–¡Apúrate, que ya va a amanecer!- dijo el niño mientras avanzaba por el costado del camino, dejando a cada paso jirones de su piel.
- Tu disfraz se está derritiendo...- se burló el otro, mientras notaba cómo los huesos de sus propias manos crujían cada vez más.
-¡Cuántos dulces conseguimos!
Efectivamente, las calabazas huecas de ambos estaba a rebosar.
- Te lo dije, nuestros disfraces son los mejores...
- Y muy realistas..., como dijo la anciana de la casa de la esquina.
- Quedó muy impresionada... Hasta pálida se puso, cuando se te empezó a caer el ojo...- rió el otro, recordando de pronto la anécdota.
-¡Sí! Fue muy divertido. - asintió su compañero mientras se cercioraba inconscientemente de no haber perdido el ojo por el camino.

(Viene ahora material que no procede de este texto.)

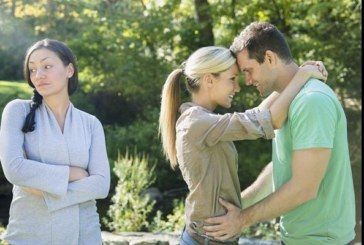 5 raisons pour lesquelles un homme marié quittera difficilement sa femme pour sa maîtresse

Los primeros rayos de sol iluminaron los pies putrefactos de ambos, lo que provocó que apresuraran el paso. Atravesaron una cerca agujereada, sin percatarse que un par de sus falanges quedaban colgadas en el alambre de púas. Avanzaron un poco más y se despidieron con un abrazo, en el que perdieron uno, un brazo completo y otro, el ojo que se había aflojado otra vez.
Y silbando una antigua leyenda de Halloween hecha canción, se alejaron del camino, donde ahora el sol brillaba en todo su esplendor e iluminaba por completo el oxidado cartel que indicaba la entrada principal al viejo cementerio...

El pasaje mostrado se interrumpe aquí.